A test article-related lack of mean body weight gain (gestation days 6 -9) and reductions in mean net body weight (not statistically significant), net body weight gain and food consumption (gestation days 6 -9) were noted in the 60/40 mg/kg/day group. The majority of the animals in this group were dosed at 60 mg/kg/day during gestation days 6 -9; once the dose level was reduced to 40 mg/kg/day, no effects on body weight gain or food consumption were observed. Mean gravid uterine weight for the 60/40 mg/kg/day group was unaffected by test article administration. No test article-related effects on mean body weight, body weight gain, net body weight, net body weight change, gravid uterine weight and food consumption were noted in the 5 and 20 mg/kg/day groups.

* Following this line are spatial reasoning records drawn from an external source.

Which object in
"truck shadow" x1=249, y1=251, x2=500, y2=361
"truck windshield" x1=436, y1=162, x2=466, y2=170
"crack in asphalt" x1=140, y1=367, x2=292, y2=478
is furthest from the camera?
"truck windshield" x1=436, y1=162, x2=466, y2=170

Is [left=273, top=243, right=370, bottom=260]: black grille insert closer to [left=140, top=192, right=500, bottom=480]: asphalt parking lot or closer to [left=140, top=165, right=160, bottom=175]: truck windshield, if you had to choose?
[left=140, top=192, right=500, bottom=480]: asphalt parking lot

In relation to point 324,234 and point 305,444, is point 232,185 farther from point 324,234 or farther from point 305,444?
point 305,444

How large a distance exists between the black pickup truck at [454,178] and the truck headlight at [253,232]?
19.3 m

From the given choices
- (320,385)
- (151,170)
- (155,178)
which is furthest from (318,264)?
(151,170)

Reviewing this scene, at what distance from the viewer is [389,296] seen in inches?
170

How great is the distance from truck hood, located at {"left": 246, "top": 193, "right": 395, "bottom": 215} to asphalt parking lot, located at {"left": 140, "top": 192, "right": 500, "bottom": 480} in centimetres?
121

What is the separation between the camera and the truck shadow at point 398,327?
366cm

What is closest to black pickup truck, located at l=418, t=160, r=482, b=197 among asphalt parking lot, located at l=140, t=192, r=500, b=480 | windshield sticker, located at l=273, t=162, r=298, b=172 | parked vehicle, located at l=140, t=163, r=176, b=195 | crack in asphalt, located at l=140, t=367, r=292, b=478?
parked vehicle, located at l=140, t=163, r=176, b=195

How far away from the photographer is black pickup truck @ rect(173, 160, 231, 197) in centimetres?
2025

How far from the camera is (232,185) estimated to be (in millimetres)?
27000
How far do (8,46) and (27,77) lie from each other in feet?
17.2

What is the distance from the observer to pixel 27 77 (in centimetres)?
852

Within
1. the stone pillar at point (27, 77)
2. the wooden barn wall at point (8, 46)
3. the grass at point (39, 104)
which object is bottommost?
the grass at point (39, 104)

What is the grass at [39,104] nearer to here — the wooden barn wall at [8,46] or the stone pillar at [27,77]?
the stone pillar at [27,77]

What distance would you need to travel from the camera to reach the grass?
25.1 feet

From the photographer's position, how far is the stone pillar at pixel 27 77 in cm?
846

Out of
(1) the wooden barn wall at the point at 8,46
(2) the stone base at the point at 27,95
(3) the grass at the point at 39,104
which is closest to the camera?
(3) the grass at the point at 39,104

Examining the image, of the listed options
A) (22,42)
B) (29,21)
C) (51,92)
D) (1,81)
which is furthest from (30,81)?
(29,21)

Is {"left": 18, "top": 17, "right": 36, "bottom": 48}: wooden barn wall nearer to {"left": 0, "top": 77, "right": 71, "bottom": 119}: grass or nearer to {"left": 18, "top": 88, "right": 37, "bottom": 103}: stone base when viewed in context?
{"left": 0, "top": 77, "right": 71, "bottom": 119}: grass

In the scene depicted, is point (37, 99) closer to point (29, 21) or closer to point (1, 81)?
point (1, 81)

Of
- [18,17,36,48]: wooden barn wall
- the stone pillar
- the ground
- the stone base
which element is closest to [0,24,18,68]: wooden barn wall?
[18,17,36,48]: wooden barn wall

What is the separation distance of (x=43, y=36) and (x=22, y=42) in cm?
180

At the scheduled necropsy on gestation day 20, no test article-related internal findings were observed at any dose level.

Intrauterine growth and survival were unaffected by test article administration.

The numbers of fetuses (litters) available for morphological evaluation were 374 (25), 336 (25), 348 (24) and 284 (19) in the control, 5, 20 and 60/40 mg/kg/day groups, respectively. Fetal external, visceral or skeletal malformations were observed in 3 (3) and 1 (1) fetuses (litters) in the control and 60/40 mg/kg/day groups, respectively. All malformations and developmental variations in this study were considered spontaneous in origin.

Conclusion

Due to the excessive toxicity (moribundity, adverse clinical signs and body weight loss) observed in the high-dose group, a dose level of 60 mg/kg/day was determined to exceed the maximum tolerated dose. Following the reduction of the dosage level to 40 mg/kg/day, deaths and clinical findings of rales, gasping and labored respiration were noted. Based on the results of this study, a dose level of 20 mg/kg/day was considered to be the no-observed-adverse-effect level (NOAEL) for maternal toxicity. A dose level of 40 mg/kg/day was considered to be the NOAEL for developmental toxicity.